Abortion Rights News: USSC Let's Stand Oklahoma State Court Ban On Mandatory Ultrasounds & Abortion Pills

Redtracker

1. After many years playing defense on abortion rights, advocates seeking to protect women’s health options launched a new offensive strategy on Capitol Hill. The first initiative is the Women’s Health Protection Act (WHPA), sponsored in the Senate by Sen. Richard Blumenthal (D-CT)  and in the House by Rep. Judy Chu (D-CA).

WHPA is designed “to protect a woman’s right to determine whether and when to bear a child or end a pregnancy by limiting restrictions on the provision of abortion services.

If passed, the WHPA would pit the federal government against states rights advocates and new laws “that fail to protect women’s health and intrude upon personal decision-making,” according to its sponsors. Asserting that “a woman’s constitutional rights should not depend on her zip code,” the bill “promotes and protects a woman’s individual constitutional rights, no matter where she lives.”

2. In a second action, women’s reproductive health professionals around the country have launched All Above All, dedicated to educating members of Congress and their staff on the importance of public funding of abortion care for low-income women.

All Above All is supported by 28 organizations throughout America and intends to lift bans on public funding for abortion as blocked by the Hyde Amendment.
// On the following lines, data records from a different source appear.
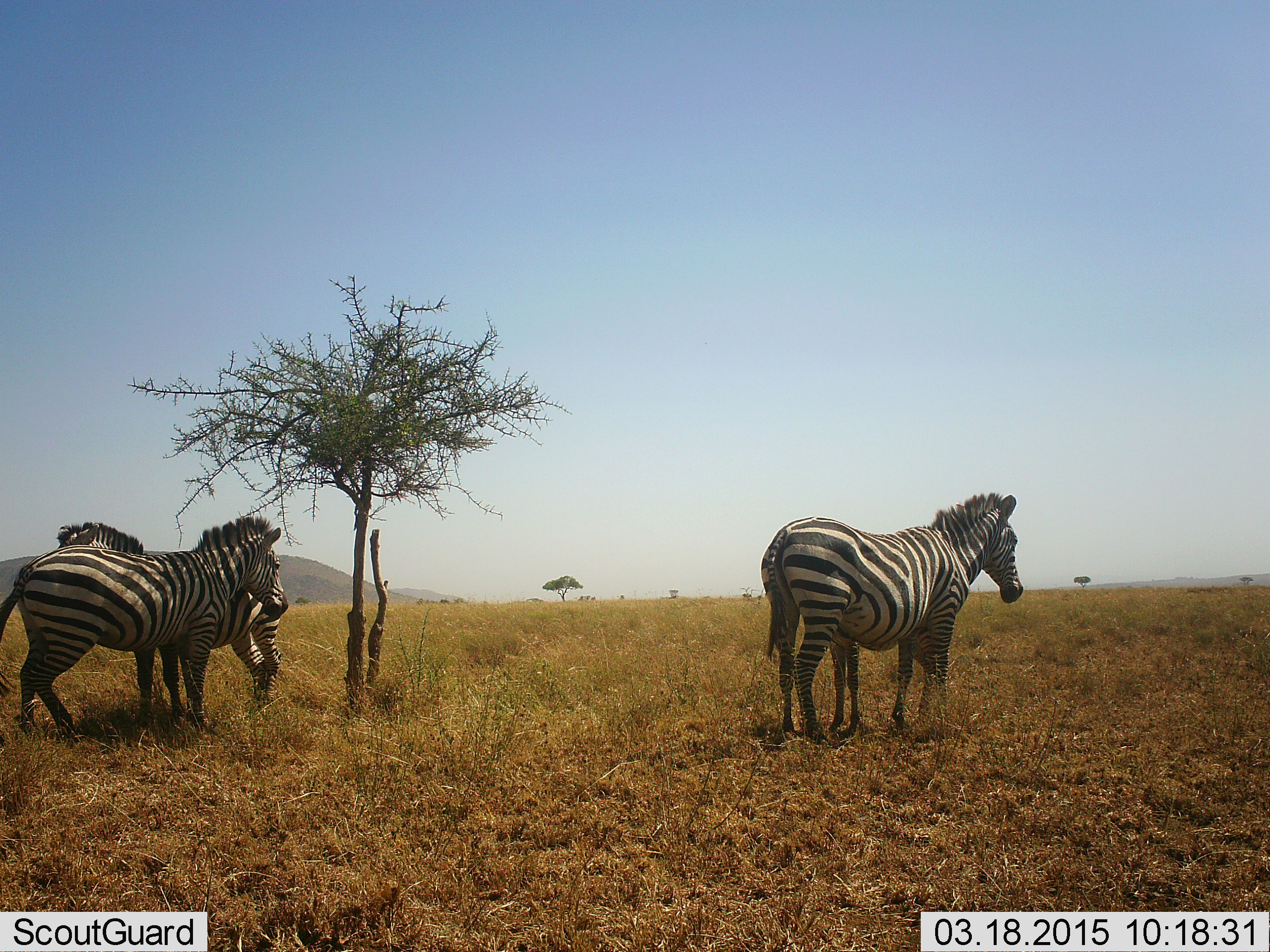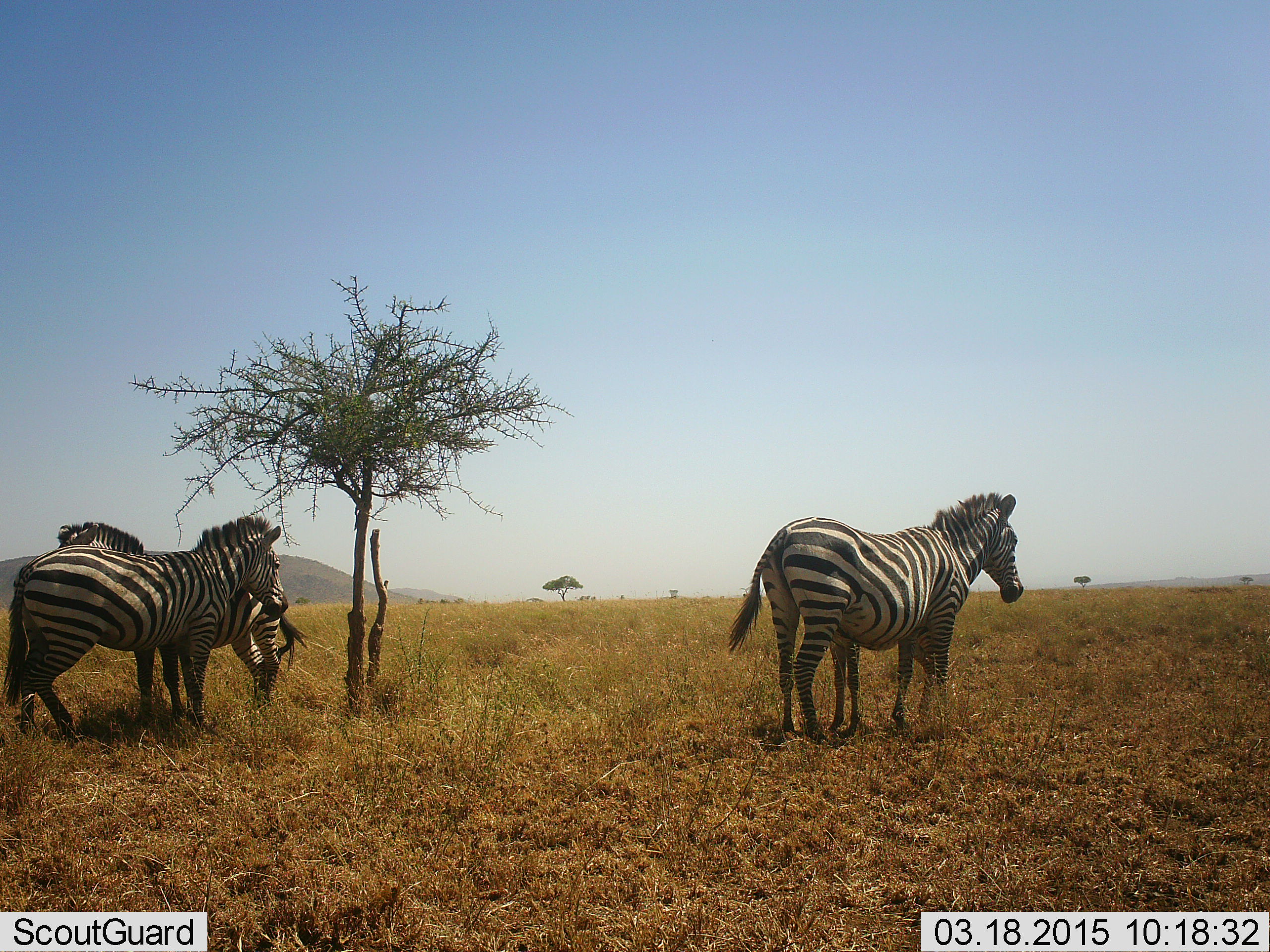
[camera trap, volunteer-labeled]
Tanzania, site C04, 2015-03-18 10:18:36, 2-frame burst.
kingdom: Animalia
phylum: Chordata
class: Mammalia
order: Perissodactyla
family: Equidae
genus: Equus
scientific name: Equus quagga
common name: plains zebra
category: zebra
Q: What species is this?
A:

Organizers describe the campaign as a “bold, national, multi-year effort to bring together Millennials, people of color and groups from around the progressive universe to build the political power and will to lift these bans on coverage.”

WPHA does not address funding bans, writes RH Reality Check. The reality is that passing WHPA tomorrow would still leave the option unavailable to America’s poorest women. Removing the Hyde Amendment is a long-term goal that will take persistence and countless hours of dedicated efforts.

3. This week’s New York Magazine profiles the real life stories of 26 women — in honor of 26 Republican legislature states that have passed over 111 provisions that restrict abortion access. Of all the battles in our half-century culture war, “perhaps none seems further from being resolves, in our laws and in our consciences, than abortion” writes Meaghan Winter.

The article points out what we all know: the experience of abortion in America is increasingly based on one’s zip code. Not only does it vary by state but also by culture, race, income, age, family — and by the response of a boyfriend.

Also in NYM Why the Abortion Pill Didn’t Change Everything.

In 1993, Time magazine declared mifepristone — the abortion pill that’s often called RU-486 — “The Pill that Changes Everything.” In 1999, The New York Times Magazine called it a “little white bombshell” with “enormous political consequences.”  Think again.

4. The state of Oklahoma lost another round in its battle to restrict abortion access in the state when the US Supreme Court refused to hear an appeal in which a lower state court found HB 2789 requiring women to have an unnecessary and expensive ultrasound scan to be unconstitutional.

The new law mandated that the pregnant woman be given the chance to view the ultrasound image and be given a medical description, including “the dimensions of the embryo or fetus, the presence of cardiac activity, if present and viewable, and the presence of external members and internal organs, if present and viewable.”

Last week, the USSC dismissed an Oklahoma appeal on the permissibility of limiting abortions based on RU-486. The Oklahoma laws are important because they are among the earliest enacted after the Tea Party came to power in 2010, launching the Republican War on Women and women’s health as its top priority. via CNN

5. A major decision due any minute from the USSC will send the clearest signal yet of the court’s view on all the challenges to women’s abortion rights. The state of Texas filed a defense of the state’s new abortion restrictions, after Planned Parenthood and others appealed directly to the Supreme Court to reinstate an injunction blocking portions of the new law that introduce doctors’ hospital admitting privileges requirements.

The emergency appeal and Texas response was filed with Supreme Court Justice Antonin Scalia who can rule on the injunction himself, or present the case to the full court.

Access to contraception is also under assault in Texas. A new report confirms that more than a quarter of the family planning clinics are shuttered in the Rio Grande Valley, leaving Texas’ poorest women without access to cancer screening and birth control — previously provided by Planned Parenthood. 9 of 32 family planning clinics in the area — most not providing abortion services — have closed.